▸ **Goal of the exercise**
Rewrite everything from the line that contains "Looking at the picture, which" down to the end of the items, putting "white wall panel" wherever "white wainscot panel" appears and keeping all else the same.

#### Records provided

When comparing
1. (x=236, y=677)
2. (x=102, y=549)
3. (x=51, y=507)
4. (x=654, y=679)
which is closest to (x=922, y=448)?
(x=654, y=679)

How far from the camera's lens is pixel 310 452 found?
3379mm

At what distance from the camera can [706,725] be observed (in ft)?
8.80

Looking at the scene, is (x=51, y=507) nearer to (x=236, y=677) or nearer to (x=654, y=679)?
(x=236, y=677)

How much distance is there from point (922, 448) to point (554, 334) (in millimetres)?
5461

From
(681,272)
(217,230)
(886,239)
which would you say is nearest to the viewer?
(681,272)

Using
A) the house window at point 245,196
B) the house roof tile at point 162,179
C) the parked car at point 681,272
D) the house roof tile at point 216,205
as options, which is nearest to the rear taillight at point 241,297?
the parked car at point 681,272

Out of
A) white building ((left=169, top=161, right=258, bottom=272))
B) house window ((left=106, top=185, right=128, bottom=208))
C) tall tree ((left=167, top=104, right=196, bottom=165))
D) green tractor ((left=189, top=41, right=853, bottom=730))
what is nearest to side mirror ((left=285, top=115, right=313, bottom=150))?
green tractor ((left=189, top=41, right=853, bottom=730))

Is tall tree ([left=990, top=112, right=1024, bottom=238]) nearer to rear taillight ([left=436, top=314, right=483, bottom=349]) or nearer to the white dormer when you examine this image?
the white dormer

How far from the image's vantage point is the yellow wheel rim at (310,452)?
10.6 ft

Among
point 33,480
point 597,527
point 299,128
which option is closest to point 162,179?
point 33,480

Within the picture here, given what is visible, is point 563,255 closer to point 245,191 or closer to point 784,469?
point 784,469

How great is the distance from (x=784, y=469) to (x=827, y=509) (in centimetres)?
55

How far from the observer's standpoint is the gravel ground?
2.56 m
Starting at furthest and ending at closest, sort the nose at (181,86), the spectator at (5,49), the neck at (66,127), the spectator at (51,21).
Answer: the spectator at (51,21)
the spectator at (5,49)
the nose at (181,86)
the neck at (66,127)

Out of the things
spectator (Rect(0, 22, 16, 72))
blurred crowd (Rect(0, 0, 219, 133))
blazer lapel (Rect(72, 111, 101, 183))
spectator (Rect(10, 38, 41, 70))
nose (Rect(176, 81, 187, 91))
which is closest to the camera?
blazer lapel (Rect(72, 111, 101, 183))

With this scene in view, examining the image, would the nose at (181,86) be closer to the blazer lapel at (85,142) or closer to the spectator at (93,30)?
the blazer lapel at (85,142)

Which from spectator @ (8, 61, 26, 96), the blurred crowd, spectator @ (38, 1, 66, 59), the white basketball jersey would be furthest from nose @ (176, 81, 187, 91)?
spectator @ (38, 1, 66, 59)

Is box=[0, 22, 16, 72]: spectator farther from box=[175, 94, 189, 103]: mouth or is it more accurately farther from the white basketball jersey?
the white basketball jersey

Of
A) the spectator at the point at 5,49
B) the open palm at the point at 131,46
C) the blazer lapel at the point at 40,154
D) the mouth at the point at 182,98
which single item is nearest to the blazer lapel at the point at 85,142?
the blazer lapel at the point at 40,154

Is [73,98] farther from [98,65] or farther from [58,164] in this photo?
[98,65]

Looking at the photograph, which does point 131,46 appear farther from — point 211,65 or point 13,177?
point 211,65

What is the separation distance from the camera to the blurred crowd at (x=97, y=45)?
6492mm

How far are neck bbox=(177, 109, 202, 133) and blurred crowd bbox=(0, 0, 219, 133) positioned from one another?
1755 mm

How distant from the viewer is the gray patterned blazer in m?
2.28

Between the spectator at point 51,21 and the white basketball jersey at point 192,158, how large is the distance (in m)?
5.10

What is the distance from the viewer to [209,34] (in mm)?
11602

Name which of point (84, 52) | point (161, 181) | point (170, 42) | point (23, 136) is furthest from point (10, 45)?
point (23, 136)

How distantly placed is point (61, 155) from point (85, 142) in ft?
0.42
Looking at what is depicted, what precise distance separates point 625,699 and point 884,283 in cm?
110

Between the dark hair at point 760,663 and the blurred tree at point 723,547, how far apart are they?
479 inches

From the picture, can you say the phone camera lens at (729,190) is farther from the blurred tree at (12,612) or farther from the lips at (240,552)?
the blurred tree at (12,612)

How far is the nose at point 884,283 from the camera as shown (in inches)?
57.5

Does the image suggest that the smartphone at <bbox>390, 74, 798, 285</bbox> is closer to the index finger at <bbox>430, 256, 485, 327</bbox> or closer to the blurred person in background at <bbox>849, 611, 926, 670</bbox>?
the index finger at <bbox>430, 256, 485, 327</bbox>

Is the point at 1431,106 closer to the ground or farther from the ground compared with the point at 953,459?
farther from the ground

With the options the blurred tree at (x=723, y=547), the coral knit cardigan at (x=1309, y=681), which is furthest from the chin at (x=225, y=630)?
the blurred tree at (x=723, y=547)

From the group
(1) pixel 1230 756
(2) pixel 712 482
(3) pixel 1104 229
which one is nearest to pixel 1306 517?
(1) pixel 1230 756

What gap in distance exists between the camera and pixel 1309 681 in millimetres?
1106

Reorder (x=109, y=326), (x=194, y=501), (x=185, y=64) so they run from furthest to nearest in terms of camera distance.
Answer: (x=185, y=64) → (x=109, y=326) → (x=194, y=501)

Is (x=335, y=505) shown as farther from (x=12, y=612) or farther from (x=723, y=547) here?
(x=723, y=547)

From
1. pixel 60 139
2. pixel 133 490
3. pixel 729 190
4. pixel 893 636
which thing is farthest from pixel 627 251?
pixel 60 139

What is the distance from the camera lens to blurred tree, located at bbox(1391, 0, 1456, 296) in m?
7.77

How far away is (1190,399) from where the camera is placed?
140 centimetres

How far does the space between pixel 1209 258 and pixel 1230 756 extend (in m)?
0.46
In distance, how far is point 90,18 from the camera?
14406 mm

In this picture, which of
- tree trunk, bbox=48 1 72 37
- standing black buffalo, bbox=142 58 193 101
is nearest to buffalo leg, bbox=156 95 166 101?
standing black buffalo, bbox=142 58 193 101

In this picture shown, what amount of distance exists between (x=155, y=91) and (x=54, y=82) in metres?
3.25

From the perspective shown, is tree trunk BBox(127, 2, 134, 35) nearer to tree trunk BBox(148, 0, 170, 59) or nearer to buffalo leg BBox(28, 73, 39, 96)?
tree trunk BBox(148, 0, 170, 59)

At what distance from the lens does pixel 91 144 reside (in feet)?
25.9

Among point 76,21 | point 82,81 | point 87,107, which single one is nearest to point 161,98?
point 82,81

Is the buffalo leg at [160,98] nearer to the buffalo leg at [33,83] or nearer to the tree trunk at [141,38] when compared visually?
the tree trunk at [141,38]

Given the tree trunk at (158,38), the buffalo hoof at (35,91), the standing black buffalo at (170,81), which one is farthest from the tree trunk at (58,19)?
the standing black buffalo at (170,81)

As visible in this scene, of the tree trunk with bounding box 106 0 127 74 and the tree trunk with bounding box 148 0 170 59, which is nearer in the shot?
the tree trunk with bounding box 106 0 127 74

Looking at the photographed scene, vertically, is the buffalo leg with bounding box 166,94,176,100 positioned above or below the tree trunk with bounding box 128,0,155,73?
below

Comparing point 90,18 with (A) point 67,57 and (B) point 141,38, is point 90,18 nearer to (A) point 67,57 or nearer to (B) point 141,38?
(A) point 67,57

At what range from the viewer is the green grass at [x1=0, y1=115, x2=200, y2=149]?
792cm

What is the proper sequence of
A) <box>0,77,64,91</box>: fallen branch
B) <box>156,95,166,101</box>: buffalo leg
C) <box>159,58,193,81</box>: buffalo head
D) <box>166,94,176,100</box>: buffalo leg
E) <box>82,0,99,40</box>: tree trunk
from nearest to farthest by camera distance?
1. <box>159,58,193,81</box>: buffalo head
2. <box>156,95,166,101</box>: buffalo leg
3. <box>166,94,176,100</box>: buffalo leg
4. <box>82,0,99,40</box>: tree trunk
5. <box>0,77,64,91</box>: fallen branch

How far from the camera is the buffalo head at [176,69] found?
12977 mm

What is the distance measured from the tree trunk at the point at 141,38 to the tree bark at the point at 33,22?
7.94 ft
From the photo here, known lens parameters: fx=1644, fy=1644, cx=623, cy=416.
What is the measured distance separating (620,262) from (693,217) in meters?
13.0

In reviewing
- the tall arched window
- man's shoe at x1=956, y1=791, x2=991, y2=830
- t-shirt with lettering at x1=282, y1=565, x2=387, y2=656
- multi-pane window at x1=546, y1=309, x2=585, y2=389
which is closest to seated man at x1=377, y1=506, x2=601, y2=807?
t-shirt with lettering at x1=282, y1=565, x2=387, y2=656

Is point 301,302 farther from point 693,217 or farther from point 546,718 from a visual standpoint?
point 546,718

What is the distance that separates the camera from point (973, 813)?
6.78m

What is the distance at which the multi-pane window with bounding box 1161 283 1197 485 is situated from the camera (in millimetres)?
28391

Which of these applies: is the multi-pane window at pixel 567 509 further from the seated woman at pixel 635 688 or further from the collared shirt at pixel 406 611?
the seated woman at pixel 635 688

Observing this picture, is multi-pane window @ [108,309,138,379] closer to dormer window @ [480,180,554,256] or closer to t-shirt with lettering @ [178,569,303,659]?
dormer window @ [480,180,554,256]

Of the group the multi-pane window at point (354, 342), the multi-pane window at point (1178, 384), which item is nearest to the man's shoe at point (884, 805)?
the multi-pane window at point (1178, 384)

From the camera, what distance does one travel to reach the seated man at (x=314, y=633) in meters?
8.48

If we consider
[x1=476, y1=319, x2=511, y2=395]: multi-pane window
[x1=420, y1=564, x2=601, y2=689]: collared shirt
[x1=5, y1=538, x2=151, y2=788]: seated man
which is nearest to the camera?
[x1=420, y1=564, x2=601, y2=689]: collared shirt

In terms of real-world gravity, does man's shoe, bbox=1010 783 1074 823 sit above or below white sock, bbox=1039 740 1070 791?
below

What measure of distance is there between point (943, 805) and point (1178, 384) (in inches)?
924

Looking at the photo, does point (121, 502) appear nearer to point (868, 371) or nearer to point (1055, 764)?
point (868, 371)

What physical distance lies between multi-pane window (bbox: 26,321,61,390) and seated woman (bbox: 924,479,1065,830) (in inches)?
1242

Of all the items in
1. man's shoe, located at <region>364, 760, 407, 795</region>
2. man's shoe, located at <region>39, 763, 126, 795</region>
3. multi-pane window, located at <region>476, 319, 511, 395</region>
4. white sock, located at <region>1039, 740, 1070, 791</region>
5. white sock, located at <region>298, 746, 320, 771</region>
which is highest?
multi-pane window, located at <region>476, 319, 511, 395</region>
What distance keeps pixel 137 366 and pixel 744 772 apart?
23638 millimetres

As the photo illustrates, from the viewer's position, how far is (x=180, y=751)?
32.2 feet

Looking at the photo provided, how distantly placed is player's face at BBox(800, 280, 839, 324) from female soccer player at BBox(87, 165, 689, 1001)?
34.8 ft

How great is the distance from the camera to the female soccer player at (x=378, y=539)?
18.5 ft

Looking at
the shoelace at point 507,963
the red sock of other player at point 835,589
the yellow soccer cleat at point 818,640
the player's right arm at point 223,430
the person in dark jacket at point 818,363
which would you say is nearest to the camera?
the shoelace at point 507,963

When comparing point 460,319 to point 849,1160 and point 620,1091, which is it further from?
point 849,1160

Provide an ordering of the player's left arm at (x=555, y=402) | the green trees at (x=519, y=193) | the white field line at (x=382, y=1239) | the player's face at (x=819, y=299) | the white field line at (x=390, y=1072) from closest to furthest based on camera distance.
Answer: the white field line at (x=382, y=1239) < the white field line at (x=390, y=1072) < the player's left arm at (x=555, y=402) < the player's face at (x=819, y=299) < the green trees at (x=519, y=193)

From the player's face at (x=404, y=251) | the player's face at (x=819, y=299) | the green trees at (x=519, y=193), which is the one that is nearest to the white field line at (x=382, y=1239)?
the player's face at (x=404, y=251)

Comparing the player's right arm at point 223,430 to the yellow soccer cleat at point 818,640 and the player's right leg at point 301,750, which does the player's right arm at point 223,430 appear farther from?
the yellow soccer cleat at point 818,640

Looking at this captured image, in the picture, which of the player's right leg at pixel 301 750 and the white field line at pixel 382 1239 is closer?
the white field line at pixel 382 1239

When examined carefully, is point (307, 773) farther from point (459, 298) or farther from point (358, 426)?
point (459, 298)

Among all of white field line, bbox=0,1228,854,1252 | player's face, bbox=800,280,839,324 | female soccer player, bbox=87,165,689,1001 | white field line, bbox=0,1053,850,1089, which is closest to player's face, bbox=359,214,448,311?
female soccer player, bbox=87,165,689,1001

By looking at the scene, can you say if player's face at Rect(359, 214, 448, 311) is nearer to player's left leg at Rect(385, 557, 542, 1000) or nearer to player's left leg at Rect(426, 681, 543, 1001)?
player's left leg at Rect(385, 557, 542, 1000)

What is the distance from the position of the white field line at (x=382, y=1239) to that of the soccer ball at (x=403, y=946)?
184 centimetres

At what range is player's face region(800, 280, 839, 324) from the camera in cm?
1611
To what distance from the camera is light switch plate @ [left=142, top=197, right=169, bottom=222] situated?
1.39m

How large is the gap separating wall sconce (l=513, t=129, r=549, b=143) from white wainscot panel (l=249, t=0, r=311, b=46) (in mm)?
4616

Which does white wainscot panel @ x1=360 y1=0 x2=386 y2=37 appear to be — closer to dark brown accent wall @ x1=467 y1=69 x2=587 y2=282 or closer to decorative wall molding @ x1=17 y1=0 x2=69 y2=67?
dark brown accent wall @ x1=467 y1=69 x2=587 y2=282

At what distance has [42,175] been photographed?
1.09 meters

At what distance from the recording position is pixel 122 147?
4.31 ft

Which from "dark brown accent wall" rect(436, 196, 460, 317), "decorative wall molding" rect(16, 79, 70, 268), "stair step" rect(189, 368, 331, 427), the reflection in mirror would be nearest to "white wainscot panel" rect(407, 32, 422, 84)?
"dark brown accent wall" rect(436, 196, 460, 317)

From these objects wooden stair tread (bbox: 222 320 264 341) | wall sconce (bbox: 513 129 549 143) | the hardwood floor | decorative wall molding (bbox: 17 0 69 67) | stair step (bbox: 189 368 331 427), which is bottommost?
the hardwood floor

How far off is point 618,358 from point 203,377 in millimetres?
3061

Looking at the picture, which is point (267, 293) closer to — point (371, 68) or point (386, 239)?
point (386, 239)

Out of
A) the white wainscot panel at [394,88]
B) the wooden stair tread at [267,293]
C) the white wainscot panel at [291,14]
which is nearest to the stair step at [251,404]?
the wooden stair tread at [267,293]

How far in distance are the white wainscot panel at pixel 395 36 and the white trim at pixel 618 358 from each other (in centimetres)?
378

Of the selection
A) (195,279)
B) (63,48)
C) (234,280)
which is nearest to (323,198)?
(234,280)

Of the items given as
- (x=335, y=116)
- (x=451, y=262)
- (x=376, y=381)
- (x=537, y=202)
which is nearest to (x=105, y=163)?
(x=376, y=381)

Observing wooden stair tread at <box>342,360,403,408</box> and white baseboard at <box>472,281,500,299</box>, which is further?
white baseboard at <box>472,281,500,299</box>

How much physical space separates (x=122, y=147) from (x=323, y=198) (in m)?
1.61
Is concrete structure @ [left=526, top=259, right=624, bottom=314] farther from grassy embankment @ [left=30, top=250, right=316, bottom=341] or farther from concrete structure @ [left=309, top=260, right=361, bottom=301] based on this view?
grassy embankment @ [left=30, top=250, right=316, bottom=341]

########

▸ **In response**
Looking at the picture, which is point (267, 293) closer to — point (371, 68) or point (386, 239)?
point (386, 239)

Out of
A) the white wall panel at [394,88]
B) the wooden stair tread at [267,293]
C) the white wall panel at [291,14]
which is nearest to the stair step at [251,404]?
the wooden stair tread at [267,293]

How far in distance are the white wall panel at pixel 395 36 and the white trim at pixel 618 358 from each other (in centimetres)?
378

Of the selection
A) (195,279)
B) (63,48)
C) (234,280)
which is nearest to (323,198)?
(234,280)

Of the items given as
- (x=335, y=116)
- (x=451, y=262)
- (x=376, y=381)
- (x=537, y=202)
which is nearest to (x=105, y=163)?
(x=376, y=381)

Observing wooden stair tread at <box>342,360,403,408</box> and white baseboard at <box>472,281,500,299</box>, which is further?
white baseboard at <box>472,281,500,299</box>

How much physical space separates (x=122, y=147) from (x=323, y=198) (in m)?
1.61
Is concrete structure @ [left=526, top=259, right=624, bottom=314] farther from grassy embankment @ [left=30, top=250, right=316, bottom=341] or farther from concrete structure @ [left=309, top=260, right=361, bottom=301] based on this view?
grassy embankment @ [left=30, top=250, right=316, bottom=341]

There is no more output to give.